I ran into a PDF writer that puts leading zeroes in front of object numbers. This makes the object numbers look like entries in the xref table. Here are a couple of examples from the file header:
%PDF-1.4
%<E2><E3><CF><D3>
0000000001 0 obj
<< /Creator (FreeFlow Accxes, Version: 13.0 Build: 153)
/Producer (FreeFlow Accxes, Version: 13.0 Build: 153)

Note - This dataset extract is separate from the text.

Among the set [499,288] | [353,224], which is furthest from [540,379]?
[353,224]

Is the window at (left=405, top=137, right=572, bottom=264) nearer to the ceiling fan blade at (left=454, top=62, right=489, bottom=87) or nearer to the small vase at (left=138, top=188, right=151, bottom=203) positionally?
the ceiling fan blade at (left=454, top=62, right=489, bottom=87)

/CreationDate (D:20090821155153-04'00')
>>
endobj
0000000002 0 obj
<< /Pages 0000000003 0 R
/Type /Catalog
/Metadata 0000000004 0 R
/OutputIntents[0000000005 0 R]
/MarkInfo << /Marked true>>
>>
endobj
And here's what the trailer looks like:
trailer
<< /Size 20
/Root 0000000002 0 R
/Info 0000000001 0 R
/ID [<2a3b5fbcdb53e232a3c1a23435fd2ae3><2a3b5fbcdb53e232a3c1a23435fd2ae3>]
>>
startxref
0000340789
%%EOF
Here's what happens when I run readpdf.pl:
$ readpdf.pl freeflow.pdf
Bad request for object 0000000002 at position 0 in the file
The PDF root node is not a dictionary.
CAM::PDF is having trouble parsing these indirect references. Here's my patch -- just a stab in the dark, made to the dereference subroutine:
*** PDF.pm.bak Wed Sep 23 09:50:19 2009
--- PDF.pm Wed Sep 23 09:59:59 2009
***************
*** 1694,1699 ****
--- 1694,1700 ----
$key = $key->{value};
}
+ $key = int $key;
if (!exists $self->{objcache}->{$key})
{
#print "Filling cache for obj \#$key...\n";
This seems to work, but I don't have a lot of confidence in it. The PDF writer is Xerox's controller for their wide format printers and scanners.